Attention to Action (ME): ME has been used in previous works such as STM and TEA. It mainly describes the movement of actions between every two adjacent frames, which is very similar to optical flow. Take the ME structure in the previous work as a branch and connect it with the two blocks mentioned above to get the action module.

02 ?

The action module consists of the above three attention modules in parallel. This module is the same as TSM before, plug and play. In comparison with the most advanced methods, backbone uses the same ResNet-50 as before. At the same time, taking TSN and TSM as the baseline, the performance of ACTION on different backbone networks (RESNET-50, mobilenetv2, BN-Inception) is tested.

03 ?

In the experiment, three video data sets, V2, Clown and Self-Pose, were used to test the proposed action module.
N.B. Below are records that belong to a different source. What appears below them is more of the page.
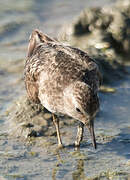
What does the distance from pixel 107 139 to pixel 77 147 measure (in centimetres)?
54

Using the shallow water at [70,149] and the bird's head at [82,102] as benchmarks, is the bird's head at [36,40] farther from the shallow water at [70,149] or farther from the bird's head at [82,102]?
the bird's head at [82,102]

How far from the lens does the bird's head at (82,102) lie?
576 centimetres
3. 1 Comparison with the most advanced technology

As can be seen from the following table, the performance of the action on Jester and EgoGesture is still very superior, and both of them have achieved the most advanced effects ... Compared with STM and TEA on V2 data set, the results are very similar.
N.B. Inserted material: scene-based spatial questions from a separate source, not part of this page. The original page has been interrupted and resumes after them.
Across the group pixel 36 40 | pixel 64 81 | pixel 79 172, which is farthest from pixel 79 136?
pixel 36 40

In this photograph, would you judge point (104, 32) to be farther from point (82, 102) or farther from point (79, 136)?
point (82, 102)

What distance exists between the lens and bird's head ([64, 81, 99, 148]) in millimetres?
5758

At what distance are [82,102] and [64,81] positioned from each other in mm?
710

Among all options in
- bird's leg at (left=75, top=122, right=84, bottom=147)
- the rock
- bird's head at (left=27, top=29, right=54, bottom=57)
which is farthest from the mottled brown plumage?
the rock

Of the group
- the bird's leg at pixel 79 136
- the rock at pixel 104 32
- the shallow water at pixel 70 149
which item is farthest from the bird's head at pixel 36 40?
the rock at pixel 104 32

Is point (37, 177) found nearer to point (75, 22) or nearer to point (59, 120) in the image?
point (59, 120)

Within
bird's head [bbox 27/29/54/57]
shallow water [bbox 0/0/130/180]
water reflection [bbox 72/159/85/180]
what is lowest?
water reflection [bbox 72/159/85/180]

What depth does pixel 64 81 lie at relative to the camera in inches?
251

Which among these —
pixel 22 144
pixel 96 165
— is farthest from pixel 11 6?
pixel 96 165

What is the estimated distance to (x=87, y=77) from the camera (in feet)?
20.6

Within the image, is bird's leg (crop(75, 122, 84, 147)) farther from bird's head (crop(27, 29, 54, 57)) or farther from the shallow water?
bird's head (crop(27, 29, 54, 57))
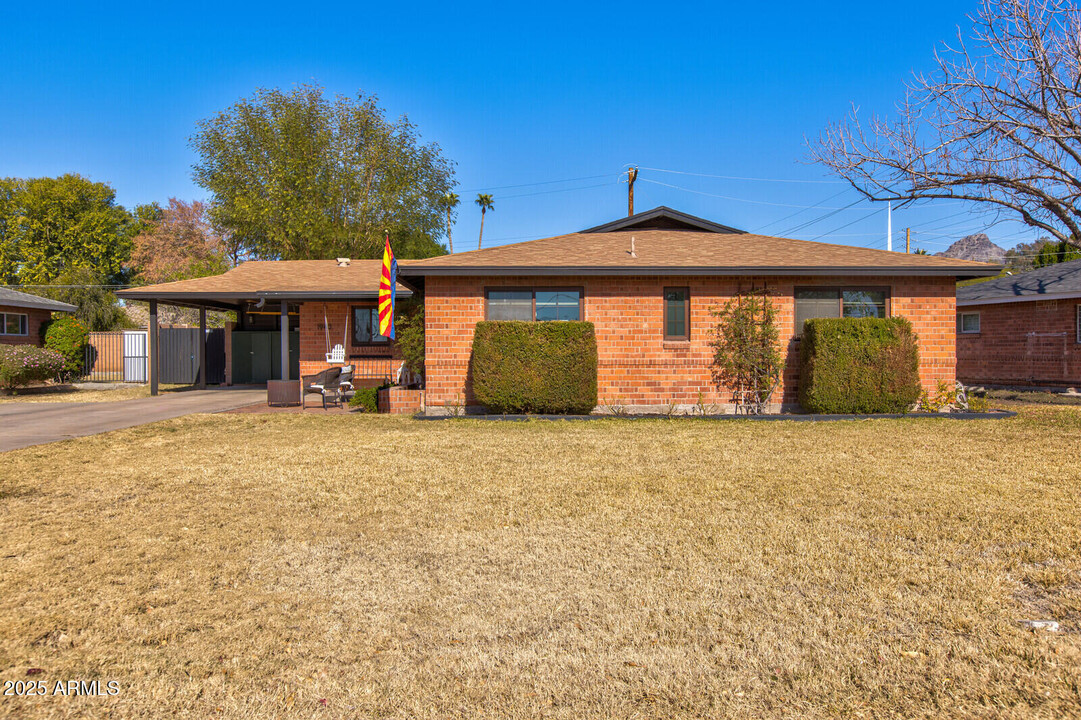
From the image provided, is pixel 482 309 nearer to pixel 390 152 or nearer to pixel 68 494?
pixel 68 494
However, it is worth noting that STM and TEA are designed for ResNet and Res2Net, respectively. ACTION is a plug-and-play module and will not be limited by the backbone type. It is reported that the author will show the effect on MobileNet V2 and BN-Inception later.

3.2 Removal study

An efficiency coefficient is defined to quantify the extra calculation required for each increase of the highest 1 accuracy of the action module relative to TSM. The lower represents the higher efficiency. The following figure shows the operation efficiency of three different data sets on three backbones. It can be seen that the efficiency of action is most obvious on MobileNet V2. Similarly, V2 is more efficient than the other two data sets.